Punishment for a misdemeanor charge may include one of the following:
Probation, a sentence of up to a year in a local prison, conditional discharge, community service, unconditional discharge, suspension of an individual’s driver’s license, monetary fine, attending treatment programs and orders of protection.
Classes of Misdemeanors
There are three types of misdemeanor offenses. Class A misdemeanor is the most serious of all the misdemeanor charges and warrants a punishment of up to a year in jail. Class B misdemeanor charges attract a punishment of 6 months in jail.

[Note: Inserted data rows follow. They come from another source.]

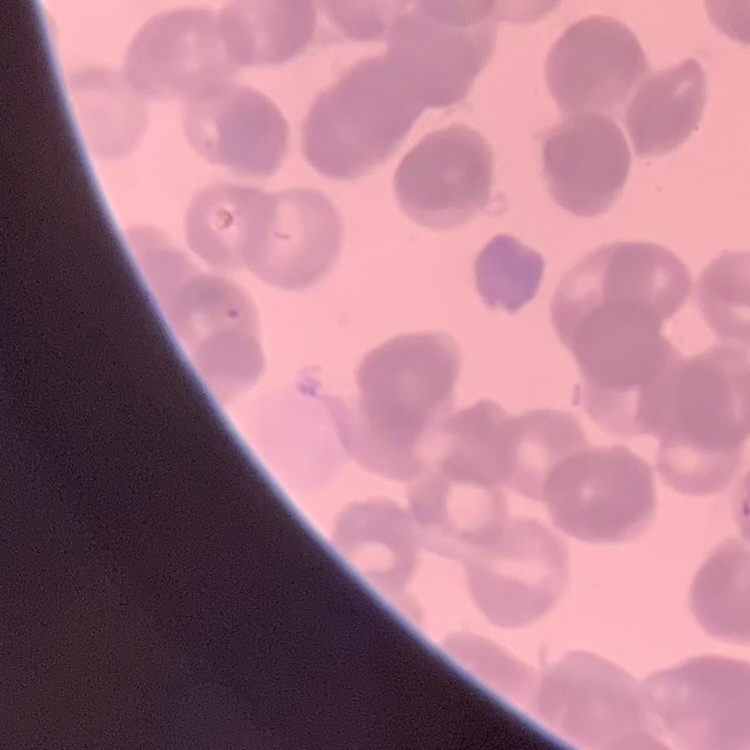

The red blood cells show rouleaux formation. Stained with either Field's or Giemsa. Square crop of a larger photomicrograph. Thin peripheral smear.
Comment on the morphology of the red blood cells.
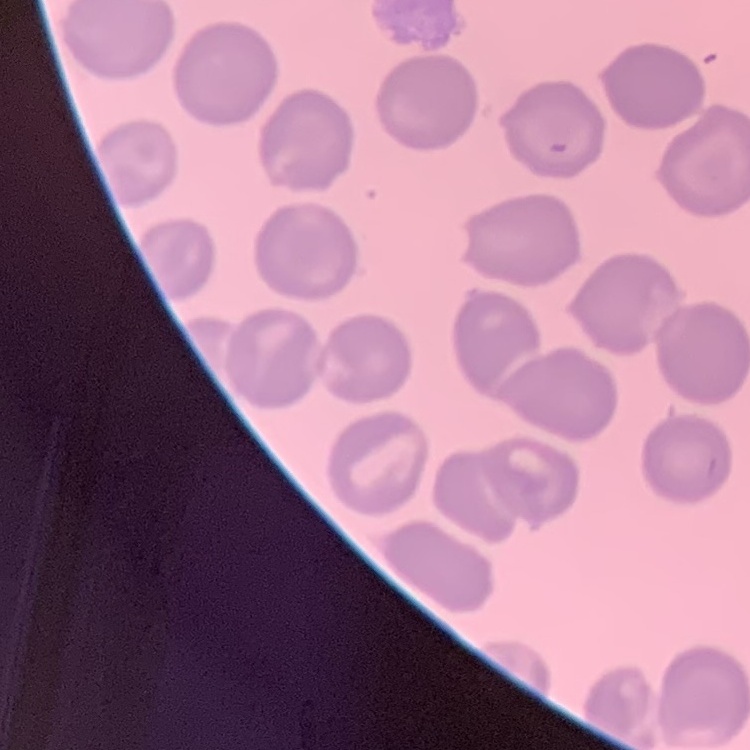
They show no rouleaux formation.

Summary:
  - Preparation: thin blood smear
  - Stain: Field's or Giemsa
  - Image type: one tile cut from a larger photomicrograph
Give the extent of all Plasmodium falciparum-infected red blood cells.
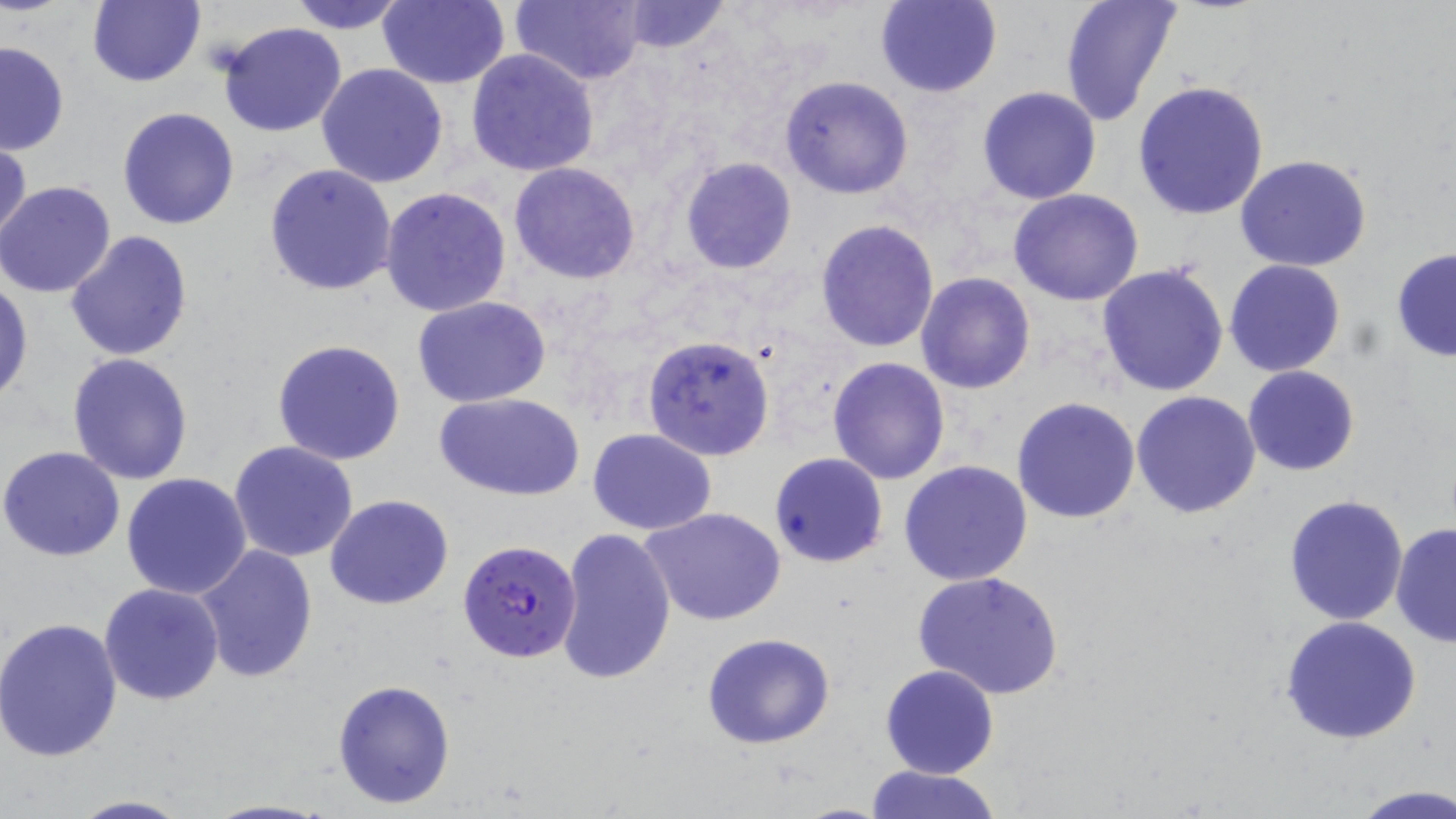

Approximate bounding boxes as named x1/y1/x2/y2 corners in pixels.
Plasmodium falciparum-infected red blood cells: (x1=457, y1=539, x2=582, y2=663).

Unclassified misdemeanor charges warrant varying jail terms.
Some of the Class A misdemeanor and Class B misdemeanor charges are stalking in the 3rd degree, 2nd degree menacing, 3rd degree assault cases, sexual abuse charges, 5th degree arson charges, 3rd degree forgery charges, petty larceny cases, 3rd degree identity theft charges, bail jumping charges of the 3rd degree, criminal possession of a weapon in the 4th degree and so on. Unclassified misdemeanor charges are those which involve vehicular and traffic law violations such as driving while intoxicated or unlicensed operation of a motor vehicle.
Classes of Felonies and Respective Punishments
Felonies are classified on the basis of the severity of the offense. Some of the important classes of felonies and the punishment warranted by them are:
Class A Felony: A class A felony is punishable by a sentence that involves serving a life term in prison, capital punishment or a life term without parole. Examples of class A felonies are kidnapping, murder charges, sexual assault, drug peddling and vehicular homicide.
Class B Felony: A class B felony attracts a punishment of a prison term that is up to 20 years. Examples of class B felony offenses are: burglary, 3rd degree DUI charges, peddling large amounts of drugs, and DUI cases that result in substantial harm or death to another individual.
Class C Felony: A class C felony warrants a punishment of a jail sentence which may be up to 5 years. Examples of class C felonies are: frauds, bribery cases, stalking, counterfeiting charges and battery cases that are committed without any weapons.
Class D Felony: A class D felony attracts a sentencing of up to 4 years in jail. Examples of class D felony charges are: using dangerous weapons to resist arrest by an officer, performing a sexual act in a public domain, perjury cases, keeping dangerous animals as pets, and arson cases of the 3rd and 4th degree.
Class E Felony: A class E felony warrants a sentence of up to 4 years in prison, and requires mandatory probation. Examples of class E felony cases are illegal drug possession, food stamp fraud charges, illegal staging of animal fights, and welfare fraud cases.
Misdemeanor vs. Felony Cases
A defendant charged with a misdemeanor charge does not have any right to an attorney. Additionally that individual does not have a right to indictment by the grand jury or to a preliminary examination to review the basis of the charges filed. In some states misdemeanor charges are tried by a panel of six jurors whereas a felony charge may be tried by a panel of twelve.